■ TASK INSTRUCTIONS
Using the passage below about Israel and the Palestinians, answer these questions:
(a) Which US lawmaker does the passage say called Israel an apartheid state?
(b) About how many villages were destroyed by Zionist forces in 1948?
(c) In which neighborhood of occupied East Jerusalem are evictions of Palestinians attempted?

■ GIVEN PASSAGE
<<<<

Israel the oppressor — Part I

Author: Syed Qamar Afzal Rizvi

Symbolically, expressing concern for the unthinkable Israeli atrocities against the Palestinians seems a fait accompli to the rest of the international community, including the Muslim Ummah, who remains helpless in countering an iniquitous Israeli agenda. Current events in occupied East Jerusalem and the Gaza Strip strongly endorse that Israel is constantly practicing a policy of repression/ military brinkmanship in the Occupied Palestinian Territories (OPT). Democrat US lawmaker Alexandria Ocasio Cortez has called Israel an apartheid state. In a recent tweet, she said, ‘’If the Biden admin can’t stand up to an ally, who can it stand up to? “She added: “Apartheid states aren’t democracies.”

For years on end, Israel has been engaged in a war of extermination against the Palestinians. Israel has been using lethal force against non-violent Palestinian demonstrations. Prime Minister Benjamin Netanyahu’s policies accompanied by his evil trajectories since 2007 have had grossly undermined any scope of peaceful negotiations between the Israelis and the Palestinians, thereby intermittently stalling the Middle East peace process.

The history of the Israeli-Palestinian conflict — from David Ben Gurion to Netanyahu — endorses one glaring truth: The more land Israel illegally seized by military means and the more Palestinians were ethnically cleansed from their ancestral homeland, the more Israeli leaders felt the pressing need to erase Palestinians from the annals of history as a people with an identity, a culture, and an entitlement to nationhood.

Attempts to forcefully evict indigenous Palestinians from the Sheikh Jarrah neighbourhood is part of a pre-planned design by Israel to alter the demographic make-up of occupied East Jerusalem — one house at a time — in violation of international law

Veritably, all the successive Israeli governments from David Ben Gurion to Netanyahu have been using the tactical narratives of victimhood/ state security to justify their violent and often pre-emptive acts against the Palestinians. By contrast, the Palestinian narratives of victimhood —draw on the injustice enshrined in the Balfour Declaration of 1917 that began to be implemented before and during the British Mandate of 1923 and since the 1947 UN partition plan — remains an undeniable truth of history. These sentiments of the Palestinian plights continue to this day.

In their ulterior pursuit to create a Jewish state of Israel in 1948, Zionist forces attacked major Palestinian cities and destroyed some 530 villages. Approximately 13,000 Palestinians were killed in 1948, with more than 750,000 expelled from their homes and becoming refugees – the climax of the Zionist movement’s ethnic cleansing of Palestine. Today, the refugees and their descendants number more than seven million. Many still languish in refugee camps in neighbouring Arab countries, waiting to return to their homeland.

>>>>

■ RAW DATA
<<<<

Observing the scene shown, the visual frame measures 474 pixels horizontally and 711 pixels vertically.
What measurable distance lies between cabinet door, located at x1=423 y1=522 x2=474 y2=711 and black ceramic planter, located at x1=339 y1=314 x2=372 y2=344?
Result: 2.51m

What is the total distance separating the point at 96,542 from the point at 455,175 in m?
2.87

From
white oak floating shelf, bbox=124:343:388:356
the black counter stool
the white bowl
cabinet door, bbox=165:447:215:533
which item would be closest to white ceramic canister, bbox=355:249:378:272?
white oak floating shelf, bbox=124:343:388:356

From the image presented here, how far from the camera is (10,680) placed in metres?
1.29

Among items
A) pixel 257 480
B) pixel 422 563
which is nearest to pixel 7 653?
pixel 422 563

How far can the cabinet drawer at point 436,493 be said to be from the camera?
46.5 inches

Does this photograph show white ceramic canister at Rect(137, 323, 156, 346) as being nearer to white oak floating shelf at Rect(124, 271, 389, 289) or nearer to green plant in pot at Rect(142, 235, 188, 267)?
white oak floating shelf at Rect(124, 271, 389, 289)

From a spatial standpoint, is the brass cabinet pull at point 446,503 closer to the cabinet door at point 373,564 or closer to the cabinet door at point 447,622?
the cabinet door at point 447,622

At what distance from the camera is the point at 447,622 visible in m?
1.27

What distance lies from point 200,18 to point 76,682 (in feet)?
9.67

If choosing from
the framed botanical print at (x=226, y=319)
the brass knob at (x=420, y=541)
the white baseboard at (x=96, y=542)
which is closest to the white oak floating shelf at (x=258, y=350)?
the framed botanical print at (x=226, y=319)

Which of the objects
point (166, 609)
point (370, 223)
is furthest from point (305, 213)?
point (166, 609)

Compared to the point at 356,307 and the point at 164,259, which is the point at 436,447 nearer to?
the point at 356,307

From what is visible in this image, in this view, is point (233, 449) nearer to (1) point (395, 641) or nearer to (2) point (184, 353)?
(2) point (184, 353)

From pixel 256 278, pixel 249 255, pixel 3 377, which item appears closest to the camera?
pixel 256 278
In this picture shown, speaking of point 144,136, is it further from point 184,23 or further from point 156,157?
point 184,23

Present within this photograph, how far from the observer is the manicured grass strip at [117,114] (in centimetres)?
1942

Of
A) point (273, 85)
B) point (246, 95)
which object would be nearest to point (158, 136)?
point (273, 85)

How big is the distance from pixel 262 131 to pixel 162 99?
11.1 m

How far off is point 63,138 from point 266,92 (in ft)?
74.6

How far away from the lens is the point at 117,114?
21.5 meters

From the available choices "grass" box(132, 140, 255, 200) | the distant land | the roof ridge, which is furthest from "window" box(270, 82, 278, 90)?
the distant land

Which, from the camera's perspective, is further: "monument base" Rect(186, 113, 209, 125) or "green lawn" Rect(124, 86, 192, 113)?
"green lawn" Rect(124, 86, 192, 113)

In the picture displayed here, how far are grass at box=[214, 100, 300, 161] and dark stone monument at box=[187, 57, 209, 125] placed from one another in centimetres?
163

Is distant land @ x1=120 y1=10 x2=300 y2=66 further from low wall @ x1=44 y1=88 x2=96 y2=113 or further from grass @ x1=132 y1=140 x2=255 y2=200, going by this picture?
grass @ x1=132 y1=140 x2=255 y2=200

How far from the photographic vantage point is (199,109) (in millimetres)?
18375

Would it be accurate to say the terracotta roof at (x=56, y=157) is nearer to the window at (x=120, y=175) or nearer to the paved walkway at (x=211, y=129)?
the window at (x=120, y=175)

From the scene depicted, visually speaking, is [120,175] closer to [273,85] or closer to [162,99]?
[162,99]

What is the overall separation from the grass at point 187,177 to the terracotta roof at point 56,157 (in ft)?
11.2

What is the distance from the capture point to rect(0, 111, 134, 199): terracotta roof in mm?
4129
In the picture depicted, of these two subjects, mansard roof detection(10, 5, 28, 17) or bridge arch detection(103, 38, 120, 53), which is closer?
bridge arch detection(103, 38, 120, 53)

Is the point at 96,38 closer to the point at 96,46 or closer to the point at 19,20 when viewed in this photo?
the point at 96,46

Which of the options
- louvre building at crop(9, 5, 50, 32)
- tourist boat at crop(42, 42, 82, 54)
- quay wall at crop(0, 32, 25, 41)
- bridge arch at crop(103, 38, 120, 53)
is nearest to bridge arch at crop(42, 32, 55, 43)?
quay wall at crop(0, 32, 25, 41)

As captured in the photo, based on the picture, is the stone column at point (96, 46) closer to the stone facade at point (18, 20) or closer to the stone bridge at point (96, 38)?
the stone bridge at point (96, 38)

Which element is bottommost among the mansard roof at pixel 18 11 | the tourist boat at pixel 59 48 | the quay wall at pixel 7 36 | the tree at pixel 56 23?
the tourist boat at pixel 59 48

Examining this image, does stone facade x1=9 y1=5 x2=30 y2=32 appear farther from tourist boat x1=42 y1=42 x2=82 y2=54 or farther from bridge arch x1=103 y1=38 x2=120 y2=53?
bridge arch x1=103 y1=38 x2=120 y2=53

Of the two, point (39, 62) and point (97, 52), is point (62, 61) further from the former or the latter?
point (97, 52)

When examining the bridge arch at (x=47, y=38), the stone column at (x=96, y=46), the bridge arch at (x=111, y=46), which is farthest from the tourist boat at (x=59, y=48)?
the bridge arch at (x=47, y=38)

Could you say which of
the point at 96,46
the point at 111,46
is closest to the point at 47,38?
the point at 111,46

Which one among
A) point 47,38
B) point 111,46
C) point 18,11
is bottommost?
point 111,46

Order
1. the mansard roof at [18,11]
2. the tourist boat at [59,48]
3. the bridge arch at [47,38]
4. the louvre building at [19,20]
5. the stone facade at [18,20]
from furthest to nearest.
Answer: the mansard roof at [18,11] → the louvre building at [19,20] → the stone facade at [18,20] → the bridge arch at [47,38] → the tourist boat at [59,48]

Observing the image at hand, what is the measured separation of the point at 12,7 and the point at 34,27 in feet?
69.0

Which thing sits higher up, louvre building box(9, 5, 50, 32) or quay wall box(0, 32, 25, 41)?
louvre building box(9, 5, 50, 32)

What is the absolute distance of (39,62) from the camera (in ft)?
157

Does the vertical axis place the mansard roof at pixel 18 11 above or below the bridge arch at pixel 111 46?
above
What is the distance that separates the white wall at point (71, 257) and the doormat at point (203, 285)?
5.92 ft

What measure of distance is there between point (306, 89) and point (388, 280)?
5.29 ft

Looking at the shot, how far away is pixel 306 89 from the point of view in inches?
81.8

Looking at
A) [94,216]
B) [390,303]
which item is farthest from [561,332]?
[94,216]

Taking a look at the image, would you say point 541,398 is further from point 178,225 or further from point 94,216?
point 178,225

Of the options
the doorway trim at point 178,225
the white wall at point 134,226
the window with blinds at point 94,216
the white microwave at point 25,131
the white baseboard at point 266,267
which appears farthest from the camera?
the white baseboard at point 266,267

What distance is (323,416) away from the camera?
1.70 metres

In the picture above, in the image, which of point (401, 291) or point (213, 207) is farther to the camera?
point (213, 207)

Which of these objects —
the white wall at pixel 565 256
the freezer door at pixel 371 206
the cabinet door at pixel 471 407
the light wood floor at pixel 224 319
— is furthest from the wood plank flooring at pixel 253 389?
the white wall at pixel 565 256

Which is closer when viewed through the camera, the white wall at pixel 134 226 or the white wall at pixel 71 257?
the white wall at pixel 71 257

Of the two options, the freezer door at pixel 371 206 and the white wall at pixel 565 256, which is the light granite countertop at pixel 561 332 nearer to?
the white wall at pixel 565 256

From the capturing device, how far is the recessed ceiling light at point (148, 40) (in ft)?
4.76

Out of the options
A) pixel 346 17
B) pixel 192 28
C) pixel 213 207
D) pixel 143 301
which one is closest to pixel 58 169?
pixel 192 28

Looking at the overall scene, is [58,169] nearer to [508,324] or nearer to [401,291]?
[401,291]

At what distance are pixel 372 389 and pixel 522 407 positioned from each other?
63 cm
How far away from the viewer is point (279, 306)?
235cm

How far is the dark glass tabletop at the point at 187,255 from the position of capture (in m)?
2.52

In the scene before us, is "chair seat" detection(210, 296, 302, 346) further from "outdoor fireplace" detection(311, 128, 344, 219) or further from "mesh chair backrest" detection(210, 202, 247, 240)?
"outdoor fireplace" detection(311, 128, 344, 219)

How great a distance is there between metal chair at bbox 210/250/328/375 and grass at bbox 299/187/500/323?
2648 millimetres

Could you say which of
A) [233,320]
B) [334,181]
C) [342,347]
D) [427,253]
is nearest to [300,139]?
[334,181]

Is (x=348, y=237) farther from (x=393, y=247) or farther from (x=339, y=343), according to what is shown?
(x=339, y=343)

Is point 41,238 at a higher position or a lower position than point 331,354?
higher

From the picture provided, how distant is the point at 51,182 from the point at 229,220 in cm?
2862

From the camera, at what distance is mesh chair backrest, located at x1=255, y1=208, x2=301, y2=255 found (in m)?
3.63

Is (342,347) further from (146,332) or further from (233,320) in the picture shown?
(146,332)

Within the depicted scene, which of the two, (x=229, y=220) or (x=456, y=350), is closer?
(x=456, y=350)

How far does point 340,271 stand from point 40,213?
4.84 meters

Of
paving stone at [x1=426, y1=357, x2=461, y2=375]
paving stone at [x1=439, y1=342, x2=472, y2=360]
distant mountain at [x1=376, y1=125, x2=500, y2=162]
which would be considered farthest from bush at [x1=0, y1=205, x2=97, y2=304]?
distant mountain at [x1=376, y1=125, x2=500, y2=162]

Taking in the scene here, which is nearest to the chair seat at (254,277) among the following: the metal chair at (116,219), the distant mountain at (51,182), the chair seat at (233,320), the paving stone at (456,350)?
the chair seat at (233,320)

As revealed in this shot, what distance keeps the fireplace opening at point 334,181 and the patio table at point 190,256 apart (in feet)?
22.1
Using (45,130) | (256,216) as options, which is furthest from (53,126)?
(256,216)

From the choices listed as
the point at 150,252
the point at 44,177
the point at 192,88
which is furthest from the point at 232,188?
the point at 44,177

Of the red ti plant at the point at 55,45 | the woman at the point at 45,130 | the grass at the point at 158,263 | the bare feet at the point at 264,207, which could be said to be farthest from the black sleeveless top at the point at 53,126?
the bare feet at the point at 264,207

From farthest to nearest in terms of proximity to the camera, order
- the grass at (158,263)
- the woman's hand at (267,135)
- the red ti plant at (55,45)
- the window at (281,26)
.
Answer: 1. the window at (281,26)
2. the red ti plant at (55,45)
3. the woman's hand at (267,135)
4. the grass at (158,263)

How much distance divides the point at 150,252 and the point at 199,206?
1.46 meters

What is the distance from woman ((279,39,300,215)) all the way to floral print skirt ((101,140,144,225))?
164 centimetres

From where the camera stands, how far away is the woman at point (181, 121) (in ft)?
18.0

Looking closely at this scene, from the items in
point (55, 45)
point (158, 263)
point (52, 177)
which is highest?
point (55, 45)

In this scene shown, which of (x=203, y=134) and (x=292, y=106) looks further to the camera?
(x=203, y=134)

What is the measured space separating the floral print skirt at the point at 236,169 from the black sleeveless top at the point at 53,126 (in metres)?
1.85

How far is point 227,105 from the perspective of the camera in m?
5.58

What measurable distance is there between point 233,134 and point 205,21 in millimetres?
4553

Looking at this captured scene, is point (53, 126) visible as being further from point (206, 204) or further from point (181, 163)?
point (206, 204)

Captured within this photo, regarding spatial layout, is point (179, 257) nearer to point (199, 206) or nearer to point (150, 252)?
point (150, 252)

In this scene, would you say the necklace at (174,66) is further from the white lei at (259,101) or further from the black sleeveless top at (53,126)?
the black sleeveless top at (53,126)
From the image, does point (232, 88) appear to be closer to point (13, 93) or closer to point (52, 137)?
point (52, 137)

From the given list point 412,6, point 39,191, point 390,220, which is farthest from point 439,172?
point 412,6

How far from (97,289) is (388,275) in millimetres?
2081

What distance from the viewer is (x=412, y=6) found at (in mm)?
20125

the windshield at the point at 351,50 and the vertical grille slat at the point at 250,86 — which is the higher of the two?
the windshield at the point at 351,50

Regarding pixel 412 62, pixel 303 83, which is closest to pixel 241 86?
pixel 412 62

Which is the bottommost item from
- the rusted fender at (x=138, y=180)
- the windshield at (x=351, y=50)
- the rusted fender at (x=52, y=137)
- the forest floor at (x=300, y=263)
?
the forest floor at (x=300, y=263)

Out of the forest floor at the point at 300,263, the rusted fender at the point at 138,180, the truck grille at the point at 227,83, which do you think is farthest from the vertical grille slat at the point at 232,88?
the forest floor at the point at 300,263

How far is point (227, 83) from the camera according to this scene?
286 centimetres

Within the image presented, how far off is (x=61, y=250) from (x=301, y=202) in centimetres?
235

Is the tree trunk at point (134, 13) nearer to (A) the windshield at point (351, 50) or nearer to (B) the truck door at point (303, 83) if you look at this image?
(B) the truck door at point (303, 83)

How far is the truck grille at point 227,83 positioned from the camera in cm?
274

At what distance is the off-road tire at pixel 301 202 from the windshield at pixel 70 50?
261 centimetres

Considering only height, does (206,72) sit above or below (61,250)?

>>>>

■ FINISHED ANSWER
(a) Alexandria Ocasio Cortez
(b) Some 530 villages
(c) Sheikh Jarrah